Ephesians 4:1-3 (NASBStr)
Therefore I, the prisoner of the Lord, implore you to walk in a manner worthy of the calling with which you have been called, with all humility and gentleness, with patience, showing tolerance for one another in love, being diligent to preserve the unity of the Spirit in the bond of peace.
I love Paul. He is not only genuine and bold in his relationships with the churches he addresses these letters to, he is also practical and exact. He gives good doctrine and than shows how to carry that doctrine into the practical aspects of day to day living. In the first three chapters of this little letter he has given us some of the most powerful doctrinal statements in all of Scripture. In fact, the fist long sentence of chapter one is 13 verses long and has spent theologians reeling for centuries. BUT, he doesn't stop there. After laying ground work for our faith being fully and wholly in God sovereignty and Christ's work on the cross he now moves us into the ministry of the Spirit in our lives by telling us the goal first. We are to "walk" in a manner worthy of the God who saved us and the Savior who died for us.
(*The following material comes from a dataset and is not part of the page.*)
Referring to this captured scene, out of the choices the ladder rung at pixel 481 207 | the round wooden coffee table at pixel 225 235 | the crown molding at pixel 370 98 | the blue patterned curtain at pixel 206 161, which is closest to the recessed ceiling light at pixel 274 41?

He doesn't just tell us the goal however (verse 1), however, he gives us five earmarks of what that looks like. Like navigational points on the journey of life, Paul tells us to walk in: 1) Humility (putting others first and knowing we were nothing without God's grace); 2) Gentleness (the ability to address difficult situations with the grace of God and love of Christ); 3) Patience with loving tolerance (the ability to allow God's grace to flow through you to others and allow them to be changed the way you were in Christ); 4) Diligence to preserve unity (the ability to work toward the unity Christ prayed for in the garden for all believers). Paul is telling us we have been saved by God's grace therefore God's grace should simply flow through us. We are conduits of what God has done to us and for us. Paul contrasts this walk with the way we "used to walk" in 4:17 and on. It would be wise to see that comparison. Like two different roads, God shows us how to live with God rather than self.